Hukum

Golkar Yakin Gugatan SAE Ditolak MK

Cimahi, BEDAnews

Partai Golkar merasa yakin apa yang dilakukan pasangan Supiyardi-Encep (SAE) tidak akan dikabulkan oleh Mahkamah konstitusi (MK) terkait gugatan pemilukada yang kini sedang bergulir.

Bendahara Partai Golkar Kota Cimahi H, Nabsun saat diwawancara wartawan digedung DPRD Kota Cimahi mengatakan, pihaknya sangat yakin jika kemenangan Pasti itu sudah ada di tangan, pasalnya KPU Kota Cimahi secara tegas sudah menetapkan bahwa pemenang pemilihan umum Walikota dan Wakil walikota Cimahi 8 september lalu adalah pasangan PASTI.

Menurutnya, pihaknya sangat yakin jika apa yang dimohon pasangan SAE kepada Mahkamah konstitusi itu akan dimenangkan oleh pasangan Pasti.
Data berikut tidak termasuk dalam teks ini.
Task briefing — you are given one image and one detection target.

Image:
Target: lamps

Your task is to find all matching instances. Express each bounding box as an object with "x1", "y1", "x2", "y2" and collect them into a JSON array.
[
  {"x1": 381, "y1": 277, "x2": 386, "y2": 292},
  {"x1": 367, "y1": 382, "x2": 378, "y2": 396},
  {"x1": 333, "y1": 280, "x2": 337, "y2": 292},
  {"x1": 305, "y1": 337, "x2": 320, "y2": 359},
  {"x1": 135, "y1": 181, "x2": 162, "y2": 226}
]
Namun, jika pasangan SAE tetap melakukan gugatan ke MK hal itu merupakan suatu yang wajar, jika ada ketidak puasan.

”Sah-sah saja mereka menyampaikan gugatan ke MK, tapi dari kubu kita juga sudah menyiapkan saksi-saksi untuk melengkapi materi persidangan di MK, saya yakin pasangan PASTI akan dilantik menjadi walikota dan wakil walikota Cimahi,” katanya.
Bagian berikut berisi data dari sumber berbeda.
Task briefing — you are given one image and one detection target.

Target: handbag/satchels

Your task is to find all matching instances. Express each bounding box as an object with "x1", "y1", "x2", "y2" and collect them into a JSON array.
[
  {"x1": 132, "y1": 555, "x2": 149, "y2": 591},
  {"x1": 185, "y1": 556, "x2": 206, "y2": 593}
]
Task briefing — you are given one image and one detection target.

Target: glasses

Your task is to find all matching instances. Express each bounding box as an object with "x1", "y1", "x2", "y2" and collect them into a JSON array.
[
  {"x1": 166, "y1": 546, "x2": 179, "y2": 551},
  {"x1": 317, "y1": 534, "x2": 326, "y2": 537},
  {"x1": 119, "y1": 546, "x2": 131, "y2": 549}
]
Sementara itu, Ketua Pengurus Kecamatan (PK) Partai Golkar Cimahi Selatan yang juga anggota Fraksi Partai Golkar DPRD Kota Cimahi Winarsa Gunawan mengatakan, sebagai kader partai dirinya sangat mendukung apa yang dilakukan tim kuasa hukum pasangan PASTI, gugatan yang disampaikan kepada MK akan ada putusan yang jelas secara hukum, namun pihaknya tetap menunggu apa yang akan ditetapkan MK terkait gugatan tersebut.
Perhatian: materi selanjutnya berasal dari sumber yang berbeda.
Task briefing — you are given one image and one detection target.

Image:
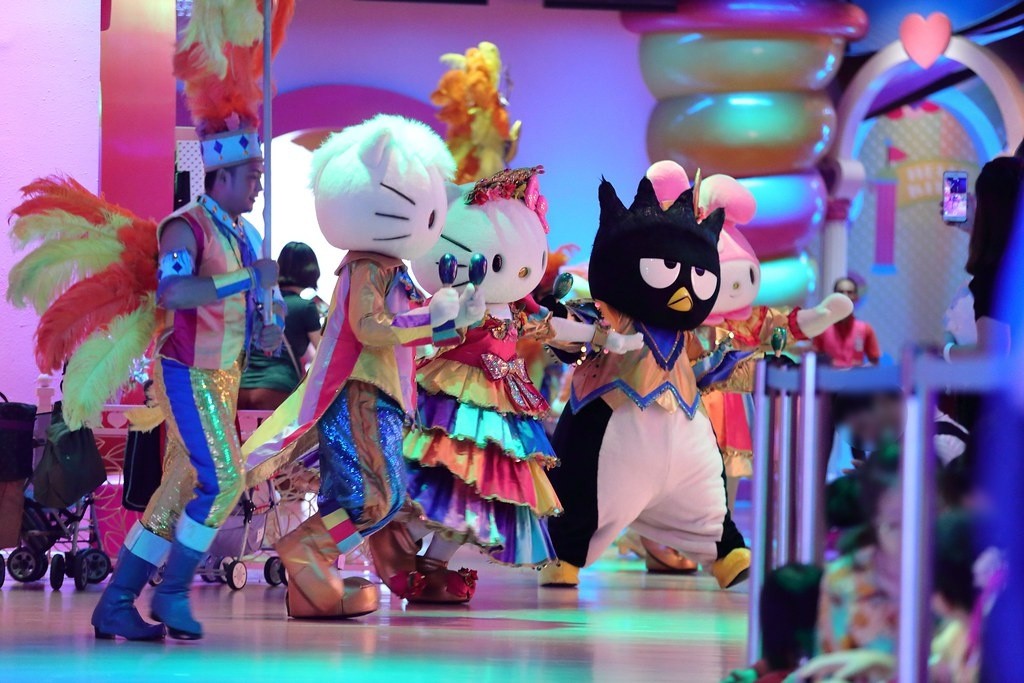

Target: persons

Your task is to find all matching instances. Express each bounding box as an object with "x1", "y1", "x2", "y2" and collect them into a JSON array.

“Yang jelas, kita hargai upaya yang dilakukan oleh pasangan lain untuk melayangkan gugatan sebagai sebuah hak, namun kita harus tetap patuh melaksanakan apa yang jadi putusan, MK jadi kita tunggu saja apa yang MK putuskan,” paparnya.

Sementara itu, tim pasangan TIBA Alfian menyatakan, genderang perang politik di Pilkada Cimahi sudah usai dilaksanakan. Sedangkan soal gugatan di Mahkamah konstitusi merupakan hal yang wajar dilakukan, sebagai bagian dari proses demokrasi.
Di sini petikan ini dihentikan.